- _Task item_:
Which lines of the records below contain the word "over"? Report each of them in full.

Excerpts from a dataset
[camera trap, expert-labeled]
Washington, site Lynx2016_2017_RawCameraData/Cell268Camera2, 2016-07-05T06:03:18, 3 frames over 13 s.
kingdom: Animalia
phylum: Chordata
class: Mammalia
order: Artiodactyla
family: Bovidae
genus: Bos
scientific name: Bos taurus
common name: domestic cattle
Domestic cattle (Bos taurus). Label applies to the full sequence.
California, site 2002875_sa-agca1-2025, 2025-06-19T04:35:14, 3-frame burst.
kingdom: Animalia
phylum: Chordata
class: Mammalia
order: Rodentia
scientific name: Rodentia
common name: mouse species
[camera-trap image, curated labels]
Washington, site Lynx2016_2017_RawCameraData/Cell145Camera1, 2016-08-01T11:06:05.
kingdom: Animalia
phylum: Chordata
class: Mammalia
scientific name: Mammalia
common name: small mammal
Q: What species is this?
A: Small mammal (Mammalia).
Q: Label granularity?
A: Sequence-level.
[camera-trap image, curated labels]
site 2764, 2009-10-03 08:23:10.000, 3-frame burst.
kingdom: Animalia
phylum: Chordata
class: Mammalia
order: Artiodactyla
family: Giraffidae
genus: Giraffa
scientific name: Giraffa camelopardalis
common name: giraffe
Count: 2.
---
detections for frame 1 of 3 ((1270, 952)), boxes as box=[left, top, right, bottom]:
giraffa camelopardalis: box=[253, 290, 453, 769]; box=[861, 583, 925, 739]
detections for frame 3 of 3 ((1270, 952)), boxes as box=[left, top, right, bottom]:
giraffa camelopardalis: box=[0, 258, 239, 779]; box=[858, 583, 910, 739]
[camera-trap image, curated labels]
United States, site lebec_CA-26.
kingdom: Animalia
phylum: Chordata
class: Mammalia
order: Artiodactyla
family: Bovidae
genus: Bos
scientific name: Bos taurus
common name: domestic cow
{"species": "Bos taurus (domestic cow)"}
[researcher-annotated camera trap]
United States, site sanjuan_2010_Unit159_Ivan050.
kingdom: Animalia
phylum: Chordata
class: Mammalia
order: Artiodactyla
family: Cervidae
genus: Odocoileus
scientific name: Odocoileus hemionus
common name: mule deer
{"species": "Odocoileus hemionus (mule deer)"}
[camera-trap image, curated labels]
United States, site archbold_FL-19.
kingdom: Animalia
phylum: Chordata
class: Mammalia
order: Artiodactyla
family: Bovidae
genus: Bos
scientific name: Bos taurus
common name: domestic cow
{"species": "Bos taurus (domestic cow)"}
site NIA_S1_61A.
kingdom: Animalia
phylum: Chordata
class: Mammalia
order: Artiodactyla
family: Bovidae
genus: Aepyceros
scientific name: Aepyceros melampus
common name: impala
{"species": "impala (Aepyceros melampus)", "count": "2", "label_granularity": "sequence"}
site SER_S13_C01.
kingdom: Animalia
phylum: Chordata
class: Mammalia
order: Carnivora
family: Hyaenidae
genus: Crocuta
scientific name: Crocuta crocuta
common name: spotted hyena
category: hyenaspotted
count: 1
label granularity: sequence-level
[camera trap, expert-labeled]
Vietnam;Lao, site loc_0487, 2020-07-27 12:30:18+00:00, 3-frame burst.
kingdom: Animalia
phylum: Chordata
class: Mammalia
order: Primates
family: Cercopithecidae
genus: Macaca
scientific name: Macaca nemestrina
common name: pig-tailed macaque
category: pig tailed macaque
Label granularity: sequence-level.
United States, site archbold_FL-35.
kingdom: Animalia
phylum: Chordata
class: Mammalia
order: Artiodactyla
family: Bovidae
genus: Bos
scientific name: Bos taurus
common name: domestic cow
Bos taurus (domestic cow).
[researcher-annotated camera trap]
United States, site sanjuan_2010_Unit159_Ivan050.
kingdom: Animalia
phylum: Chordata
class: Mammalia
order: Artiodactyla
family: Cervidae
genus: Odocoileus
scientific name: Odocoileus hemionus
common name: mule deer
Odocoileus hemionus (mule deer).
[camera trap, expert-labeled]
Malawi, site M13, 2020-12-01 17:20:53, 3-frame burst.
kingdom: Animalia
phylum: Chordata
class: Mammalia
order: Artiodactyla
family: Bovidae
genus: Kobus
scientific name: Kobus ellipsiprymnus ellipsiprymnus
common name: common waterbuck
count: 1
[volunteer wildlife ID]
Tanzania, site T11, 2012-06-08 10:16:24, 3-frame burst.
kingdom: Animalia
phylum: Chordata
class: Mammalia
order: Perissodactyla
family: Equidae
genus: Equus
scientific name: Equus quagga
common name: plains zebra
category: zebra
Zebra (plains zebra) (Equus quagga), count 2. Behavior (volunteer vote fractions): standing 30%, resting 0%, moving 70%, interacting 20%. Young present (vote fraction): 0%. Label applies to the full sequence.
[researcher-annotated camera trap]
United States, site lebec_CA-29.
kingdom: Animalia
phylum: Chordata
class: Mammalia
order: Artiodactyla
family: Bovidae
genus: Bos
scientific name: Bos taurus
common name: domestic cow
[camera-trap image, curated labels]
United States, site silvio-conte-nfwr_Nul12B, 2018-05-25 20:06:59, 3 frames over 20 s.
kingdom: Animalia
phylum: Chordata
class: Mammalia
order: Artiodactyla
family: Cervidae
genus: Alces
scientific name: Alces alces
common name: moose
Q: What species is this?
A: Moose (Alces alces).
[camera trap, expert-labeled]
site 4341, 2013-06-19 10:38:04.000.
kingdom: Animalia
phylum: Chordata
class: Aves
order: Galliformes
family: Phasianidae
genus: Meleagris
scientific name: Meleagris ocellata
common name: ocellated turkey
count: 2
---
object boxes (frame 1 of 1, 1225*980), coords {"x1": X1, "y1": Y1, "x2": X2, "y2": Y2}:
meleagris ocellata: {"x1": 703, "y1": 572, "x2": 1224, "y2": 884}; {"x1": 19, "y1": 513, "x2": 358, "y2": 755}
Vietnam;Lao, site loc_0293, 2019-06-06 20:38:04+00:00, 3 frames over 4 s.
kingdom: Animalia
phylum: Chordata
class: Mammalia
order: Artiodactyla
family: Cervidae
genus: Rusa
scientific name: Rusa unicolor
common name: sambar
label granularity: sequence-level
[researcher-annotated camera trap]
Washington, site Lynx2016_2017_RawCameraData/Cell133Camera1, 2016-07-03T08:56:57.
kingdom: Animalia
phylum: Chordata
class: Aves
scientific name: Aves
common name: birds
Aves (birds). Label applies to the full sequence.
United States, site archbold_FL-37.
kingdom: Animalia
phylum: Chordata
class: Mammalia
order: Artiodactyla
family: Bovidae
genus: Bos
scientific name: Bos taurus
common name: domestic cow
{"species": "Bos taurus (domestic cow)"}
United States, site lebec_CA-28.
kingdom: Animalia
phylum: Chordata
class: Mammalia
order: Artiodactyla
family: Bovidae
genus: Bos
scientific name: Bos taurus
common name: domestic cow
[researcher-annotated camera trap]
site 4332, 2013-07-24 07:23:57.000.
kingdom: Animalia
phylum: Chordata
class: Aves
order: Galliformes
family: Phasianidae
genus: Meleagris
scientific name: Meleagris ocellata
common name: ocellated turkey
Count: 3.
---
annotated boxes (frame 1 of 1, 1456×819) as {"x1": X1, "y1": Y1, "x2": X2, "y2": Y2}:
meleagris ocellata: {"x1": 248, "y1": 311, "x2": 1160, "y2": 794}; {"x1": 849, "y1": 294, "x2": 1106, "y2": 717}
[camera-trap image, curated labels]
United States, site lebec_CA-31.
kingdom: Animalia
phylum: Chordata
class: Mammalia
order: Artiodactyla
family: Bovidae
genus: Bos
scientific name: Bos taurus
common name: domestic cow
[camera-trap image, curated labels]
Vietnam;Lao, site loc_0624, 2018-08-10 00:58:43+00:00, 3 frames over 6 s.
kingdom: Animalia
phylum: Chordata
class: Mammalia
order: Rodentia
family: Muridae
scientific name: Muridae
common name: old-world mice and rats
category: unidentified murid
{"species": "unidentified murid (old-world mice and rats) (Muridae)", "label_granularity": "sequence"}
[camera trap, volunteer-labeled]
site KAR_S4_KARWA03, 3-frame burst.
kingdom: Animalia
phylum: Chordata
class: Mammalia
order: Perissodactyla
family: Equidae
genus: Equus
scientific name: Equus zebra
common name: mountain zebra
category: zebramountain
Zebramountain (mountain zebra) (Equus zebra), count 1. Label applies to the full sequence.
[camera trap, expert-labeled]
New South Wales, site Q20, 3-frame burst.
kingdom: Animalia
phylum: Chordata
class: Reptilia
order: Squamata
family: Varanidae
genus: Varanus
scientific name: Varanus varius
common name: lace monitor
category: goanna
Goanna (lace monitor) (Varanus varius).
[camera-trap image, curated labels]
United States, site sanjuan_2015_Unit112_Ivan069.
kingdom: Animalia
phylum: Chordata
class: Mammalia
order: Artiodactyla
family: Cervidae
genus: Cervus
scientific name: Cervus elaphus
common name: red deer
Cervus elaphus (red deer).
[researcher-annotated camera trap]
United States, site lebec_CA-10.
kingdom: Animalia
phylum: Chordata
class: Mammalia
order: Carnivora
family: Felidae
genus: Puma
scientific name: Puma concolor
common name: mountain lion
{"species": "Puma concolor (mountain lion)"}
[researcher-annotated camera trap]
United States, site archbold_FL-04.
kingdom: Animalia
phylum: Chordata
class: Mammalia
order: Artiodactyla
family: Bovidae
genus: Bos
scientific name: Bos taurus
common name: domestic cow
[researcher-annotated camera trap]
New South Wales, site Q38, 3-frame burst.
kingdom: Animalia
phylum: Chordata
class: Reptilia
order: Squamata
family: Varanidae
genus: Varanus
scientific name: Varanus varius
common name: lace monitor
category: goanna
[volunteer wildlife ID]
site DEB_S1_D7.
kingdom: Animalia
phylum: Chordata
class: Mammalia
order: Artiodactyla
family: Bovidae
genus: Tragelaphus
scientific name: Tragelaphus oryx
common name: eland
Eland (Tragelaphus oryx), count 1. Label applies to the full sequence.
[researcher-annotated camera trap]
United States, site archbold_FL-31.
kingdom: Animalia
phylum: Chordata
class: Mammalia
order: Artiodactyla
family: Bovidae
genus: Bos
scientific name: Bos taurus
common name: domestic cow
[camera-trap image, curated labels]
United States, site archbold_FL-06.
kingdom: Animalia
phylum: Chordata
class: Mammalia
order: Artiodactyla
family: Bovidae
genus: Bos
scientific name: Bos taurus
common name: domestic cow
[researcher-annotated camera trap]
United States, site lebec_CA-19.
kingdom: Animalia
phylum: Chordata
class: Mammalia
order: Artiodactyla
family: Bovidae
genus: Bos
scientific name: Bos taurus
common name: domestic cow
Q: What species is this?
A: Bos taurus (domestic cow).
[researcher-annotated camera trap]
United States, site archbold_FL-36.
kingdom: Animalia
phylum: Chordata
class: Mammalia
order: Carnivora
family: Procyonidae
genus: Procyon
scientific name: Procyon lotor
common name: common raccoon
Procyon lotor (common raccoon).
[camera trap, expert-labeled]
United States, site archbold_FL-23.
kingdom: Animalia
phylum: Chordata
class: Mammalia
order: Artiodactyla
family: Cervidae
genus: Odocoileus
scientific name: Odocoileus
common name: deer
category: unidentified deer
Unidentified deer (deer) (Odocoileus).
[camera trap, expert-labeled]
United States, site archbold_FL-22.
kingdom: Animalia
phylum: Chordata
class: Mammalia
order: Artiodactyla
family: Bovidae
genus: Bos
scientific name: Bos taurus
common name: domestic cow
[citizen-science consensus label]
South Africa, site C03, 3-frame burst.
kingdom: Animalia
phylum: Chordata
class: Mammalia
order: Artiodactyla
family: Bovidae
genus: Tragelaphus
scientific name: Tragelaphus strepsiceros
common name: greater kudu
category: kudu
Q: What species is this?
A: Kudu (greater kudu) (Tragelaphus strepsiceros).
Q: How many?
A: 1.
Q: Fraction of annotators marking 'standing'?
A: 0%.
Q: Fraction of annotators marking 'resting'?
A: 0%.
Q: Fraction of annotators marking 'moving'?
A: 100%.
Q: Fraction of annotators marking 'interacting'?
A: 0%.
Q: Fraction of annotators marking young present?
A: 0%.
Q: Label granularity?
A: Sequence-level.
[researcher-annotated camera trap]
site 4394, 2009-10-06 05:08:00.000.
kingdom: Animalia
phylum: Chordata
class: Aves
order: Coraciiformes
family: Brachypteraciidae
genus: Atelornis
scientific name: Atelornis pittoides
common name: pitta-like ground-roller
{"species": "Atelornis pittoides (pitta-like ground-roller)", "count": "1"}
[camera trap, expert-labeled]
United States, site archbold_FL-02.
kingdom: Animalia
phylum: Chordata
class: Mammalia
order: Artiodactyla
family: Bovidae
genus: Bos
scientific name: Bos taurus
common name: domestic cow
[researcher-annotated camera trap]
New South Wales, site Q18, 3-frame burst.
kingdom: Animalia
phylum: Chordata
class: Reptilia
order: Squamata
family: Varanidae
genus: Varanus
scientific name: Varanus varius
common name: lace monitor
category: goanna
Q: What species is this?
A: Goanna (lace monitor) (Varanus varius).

- _Reply to the task_:
Washington, site Lynx2016_2017_RawCameraData/Cell268Camera2, 2016-07-05T06:03:18, 3 frames over 13 s.
United States, site silvio-conte-nfwr_Nul12B, 2018-05-25 20:06:59, 3 frames over 20 s.
Vietnam;Lao, site loc_0293, 2019-06-06 20:38:04+00:00, 3 frames over 4 s.
Vietnam;Lao, site loc_0624, 2018-08-10 00:58:43+00:00, 3 frames over 6 s.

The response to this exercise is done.